We never did call the police, and for a couple of days I kept bending down over the iron grate and cupping my hands and shouting into the dark hole, “Grandma! Grandma! I forgive you! Come back!”
She never answered and I was sorry because I was the same as her at times when I lost it.
“Grandma isn’t exactly like you,” Mom said to me after I told her I was sad. “The difference is she’s more active in the mouth, and you are more active in the feet.” Grandma was always saying the wrong hurtful things for half the day, then she spent the other half of the day apologizing. “She has a hyperactive mouth,” my mother said. “You know how sometimes you can’t stop moving your feet or swinging on the doors or jumping on the bed?”
“Yes,” I said, hanging my head and scratching at the dry patch on my scalp that I had already rubbed bald and a little bloody.
Mom pulled my hand away and held it between hers. “Well, your grandmother can’t help but say things like, ‘You don’t know what you’re doing. You’re ruining everything. You never listen to me. I always said you were as dumb as dirt.’” Mom was right. Grandma would just get so excited about being mean that one thing would lead to another and another, and before long she didn’t know what she was saying but her lips were flapping a mile a minute. Then when she finally settled down she would feel bad.
“I’m so sorry,” she’d begin. “I never knew anything I said upset anyone. You all shouldn’t listen to me. You know I’m just a nasty trash-talking old fool.”
She’d say the same thing over and over again. She shou
ld have been on meds too. Big-time Grandma-sized meds. But because she was a grandma, people didn’t think she was sick. They just called her a batty old bird. But she was sick like me, only old, so her sickness was different.

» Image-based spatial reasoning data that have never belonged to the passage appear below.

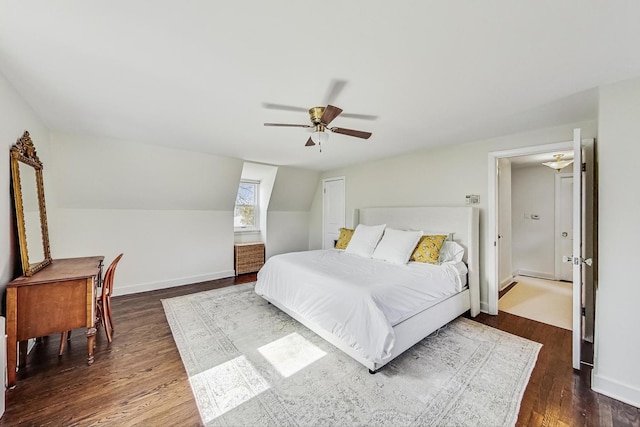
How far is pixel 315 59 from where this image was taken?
1.57m

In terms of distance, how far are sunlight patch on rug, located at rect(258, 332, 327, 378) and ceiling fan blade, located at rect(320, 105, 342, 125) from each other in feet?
6.78

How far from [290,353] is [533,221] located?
17.6ft

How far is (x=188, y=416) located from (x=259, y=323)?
1286 millimetres

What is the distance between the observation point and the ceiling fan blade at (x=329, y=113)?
6.23 ft

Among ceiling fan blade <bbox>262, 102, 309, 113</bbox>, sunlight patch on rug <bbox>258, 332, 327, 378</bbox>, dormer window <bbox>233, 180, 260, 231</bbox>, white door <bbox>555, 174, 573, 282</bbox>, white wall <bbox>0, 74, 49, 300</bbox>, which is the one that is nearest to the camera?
white wall <bbox>0, 74, 49, 300</bbox>

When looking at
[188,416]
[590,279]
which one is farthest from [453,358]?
[188,416]

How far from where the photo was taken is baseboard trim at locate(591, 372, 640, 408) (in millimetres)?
1696

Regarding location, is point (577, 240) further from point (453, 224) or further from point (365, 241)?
point (365, 241)

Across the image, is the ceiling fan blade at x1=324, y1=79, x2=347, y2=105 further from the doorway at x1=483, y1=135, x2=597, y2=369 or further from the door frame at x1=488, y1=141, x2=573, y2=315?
the door frame at x1=488, y1=141, x2=573, y2=315

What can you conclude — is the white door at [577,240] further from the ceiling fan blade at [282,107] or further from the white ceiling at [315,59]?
the ceiling fan blade at [282,107]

Now all that’s changed since Mom came back, and I couldn’t live without her because she’s really the one who understands how I am when I get worked up into a wild spell. Like yesterday before school when I was playing Stuntman in the early morning. I was diving from the top of the stepladder Mom had left up to change the burned-out ceiling lights. I belly flopped onto the couch, then bounced onto the floor. She woke up and in seconds pinned me down and pressed her face to mine and said, “So what’s up, Doc? You gonna be even or odd today?”

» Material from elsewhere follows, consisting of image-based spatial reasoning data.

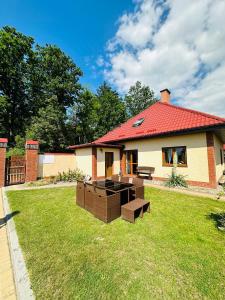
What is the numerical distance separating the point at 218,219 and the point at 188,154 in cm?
484

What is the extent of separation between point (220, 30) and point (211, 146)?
18.5 ft

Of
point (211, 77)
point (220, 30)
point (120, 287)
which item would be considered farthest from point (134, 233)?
point (211, 77)

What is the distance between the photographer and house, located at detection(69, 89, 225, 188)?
8102 mm

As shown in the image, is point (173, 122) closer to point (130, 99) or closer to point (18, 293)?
point (18, 293)

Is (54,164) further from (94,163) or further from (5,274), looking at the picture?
(5,274)

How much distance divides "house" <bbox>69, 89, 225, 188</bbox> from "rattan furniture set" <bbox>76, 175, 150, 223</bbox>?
4489 mm

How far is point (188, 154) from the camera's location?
8.80 metres

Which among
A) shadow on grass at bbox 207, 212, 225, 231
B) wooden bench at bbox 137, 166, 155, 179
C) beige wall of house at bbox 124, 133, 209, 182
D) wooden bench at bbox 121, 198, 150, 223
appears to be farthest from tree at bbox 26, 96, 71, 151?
shadow on grass at bbox 207, 212, 225, 231

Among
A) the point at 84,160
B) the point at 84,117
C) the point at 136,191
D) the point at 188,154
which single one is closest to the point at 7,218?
the point at 136,191

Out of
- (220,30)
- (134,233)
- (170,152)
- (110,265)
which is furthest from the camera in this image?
(170,152)

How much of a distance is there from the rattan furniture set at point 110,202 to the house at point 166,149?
14.7ft

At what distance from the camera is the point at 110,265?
2.63 meters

“Can I get back to you on that?” I said, trying to squirm away. Then suddenly she held out both fists in front of me. “Pick one,” she said. I did, and my pill was in her hand. It is always in her hand, like she is some kind of magic Pez meds dispenser.
“See,” she said calmly, and stroked my head. “You know how to choose what’s good for you. So, are you going to put the ladder away?”

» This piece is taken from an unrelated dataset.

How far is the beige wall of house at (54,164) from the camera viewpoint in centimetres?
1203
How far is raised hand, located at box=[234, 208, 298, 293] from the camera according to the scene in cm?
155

“Yeah,” I said, laughing, and got to my feet. I swallowed my pill without water and could feel it roll, then stumble, then roll a little more, then stumble all the way down my throat and vanish into my belly. Then I picked the ladder up and darted across the room, but my aim was off and I slammed into the doorjamb. That jarred me. Then I tried it again and again until I nearly had all the paint chipped off around the dented woodwork, and she just let me keep on trying until finally I got the ladder and the opening lined up just right and stumbled through and plowed into the kitchen table and knocked the plastic rooster salt and pepper shakers to the floor.